§ What this task involves
Return the lines of the material below exactly, beginning with the line that has "Figure 4: Regional" in it and finishing with the line that has "Paper Slip Sheets" in it. Leave all pictures aside.

§ Exercise material
------------------------
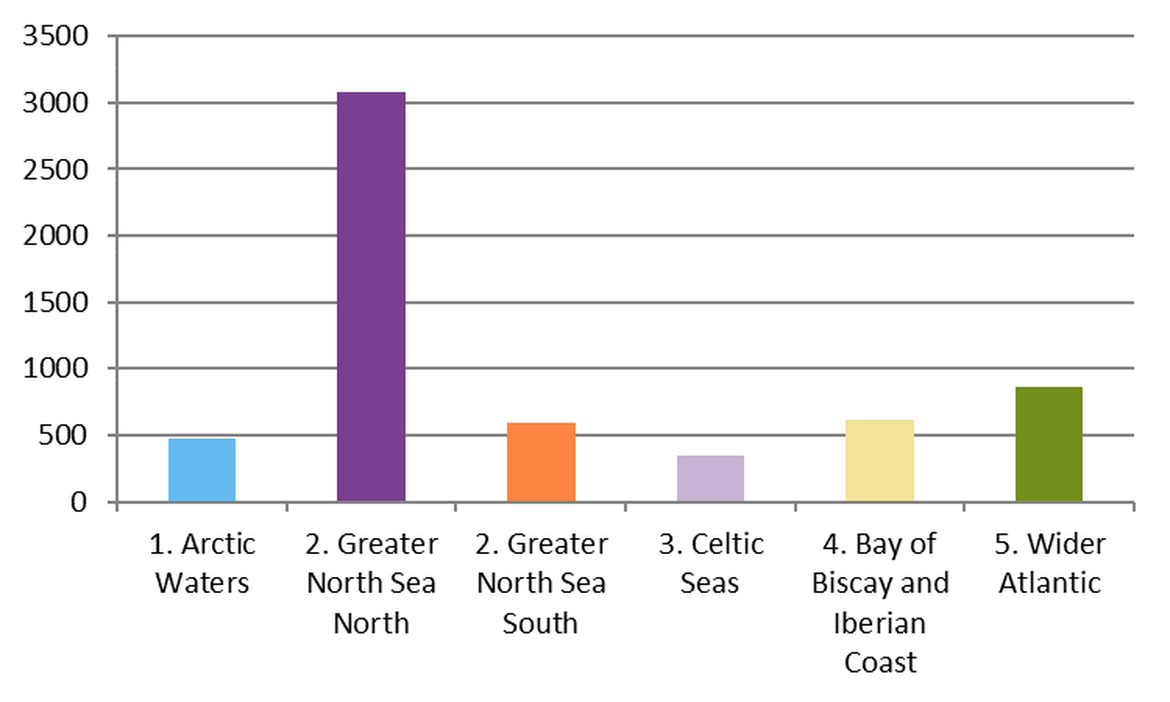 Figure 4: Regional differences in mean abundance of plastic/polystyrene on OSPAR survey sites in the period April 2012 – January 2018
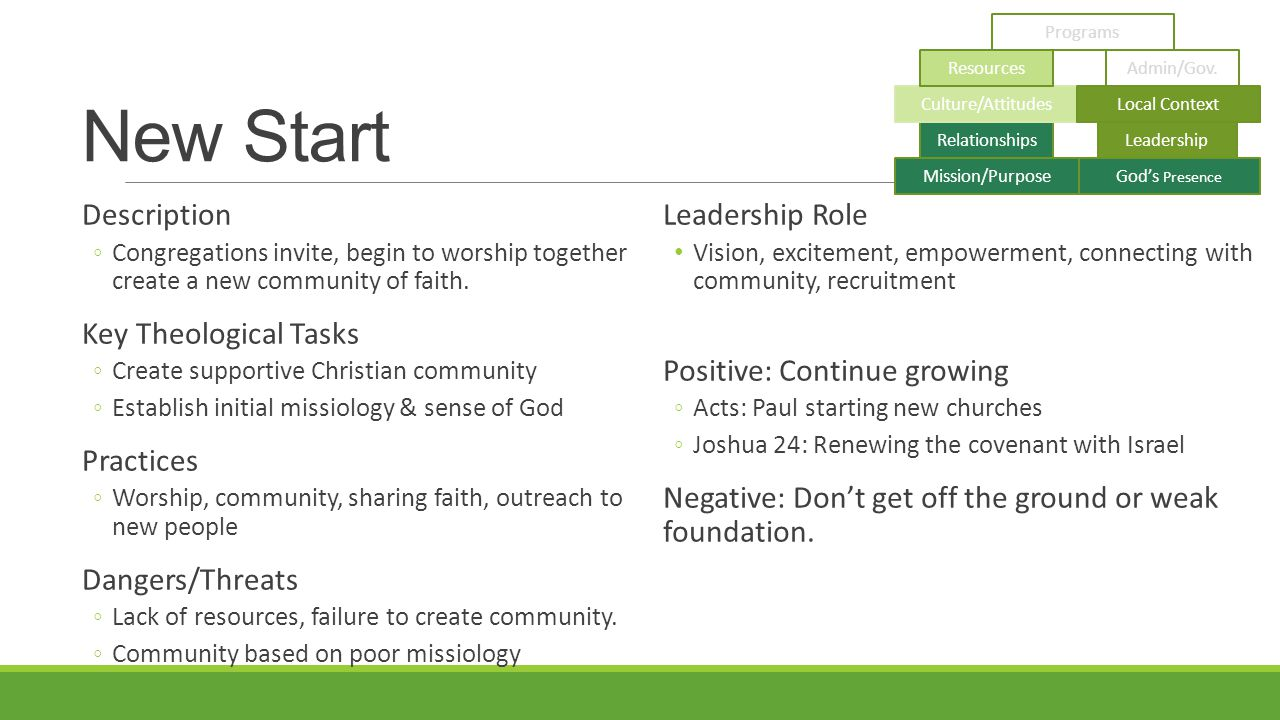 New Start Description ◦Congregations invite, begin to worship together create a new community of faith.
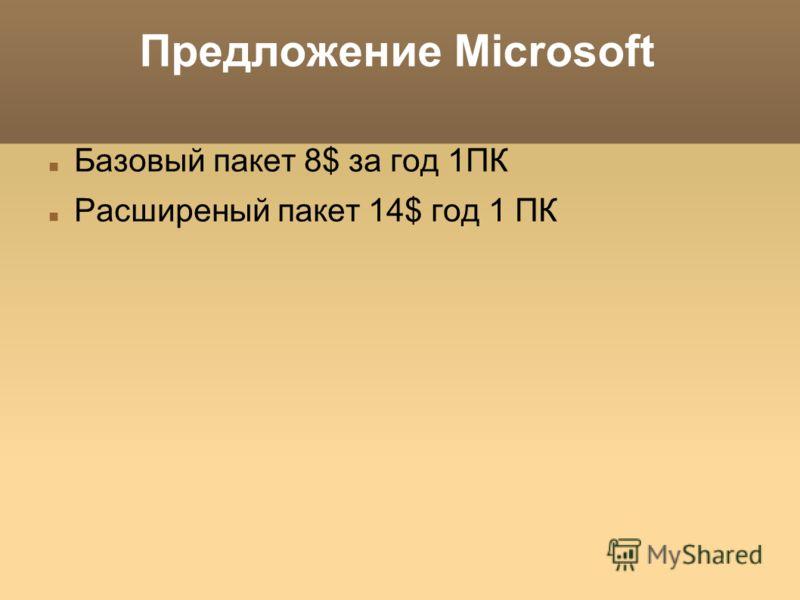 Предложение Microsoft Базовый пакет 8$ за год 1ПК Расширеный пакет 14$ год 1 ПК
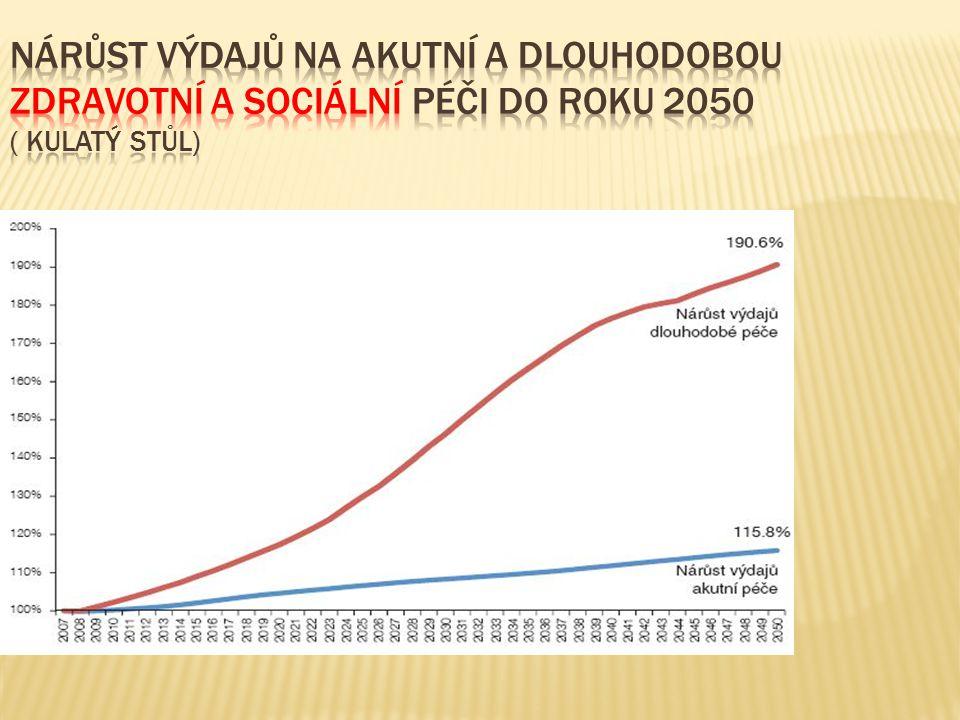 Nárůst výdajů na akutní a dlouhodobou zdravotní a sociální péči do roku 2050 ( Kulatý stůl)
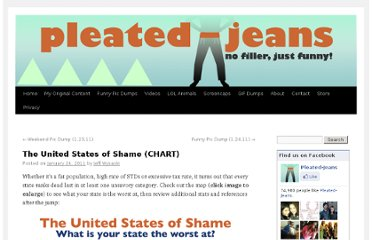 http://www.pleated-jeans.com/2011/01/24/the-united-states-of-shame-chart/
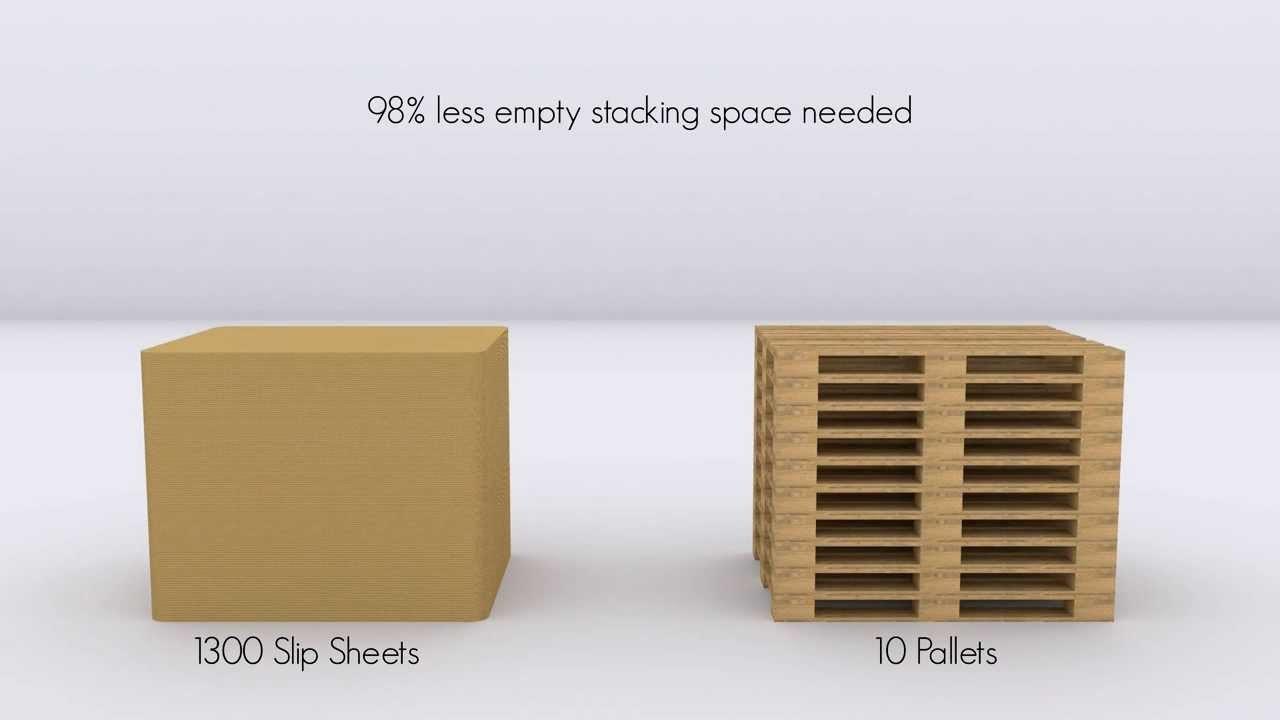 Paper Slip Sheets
------------------------
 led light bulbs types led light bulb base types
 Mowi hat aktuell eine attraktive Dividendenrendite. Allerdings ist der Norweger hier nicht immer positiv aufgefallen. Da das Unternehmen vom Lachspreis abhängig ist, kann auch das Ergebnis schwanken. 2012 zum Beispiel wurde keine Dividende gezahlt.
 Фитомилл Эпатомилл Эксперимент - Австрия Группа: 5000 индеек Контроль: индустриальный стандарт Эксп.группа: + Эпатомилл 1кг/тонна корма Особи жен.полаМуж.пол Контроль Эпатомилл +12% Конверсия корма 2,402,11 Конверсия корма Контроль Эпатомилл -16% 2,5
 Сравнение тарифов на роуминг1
------------------------
§ Answer space
 Figure 4: Regional differences in mean abundance of plastic/polystyrene on OSPAR survey sites in the period April 2012 – January 2018
 New Start Description ◦Congregations invite, begin to worship together create a new community of faith.
 Предложение Microsoft Базовый пакет 8$ за год 1ПК Расширеный пакет 14$ год 1 ПК
 Nárůst výdajů na akutní a dlouhodobou zdravotní a sociální péči do roku 2050 ( Kulatý stůl)
 http://www.pleated-jeans.com/2011/01/24/the-united-states-of-shame-chart/
 Paper Slip Sheets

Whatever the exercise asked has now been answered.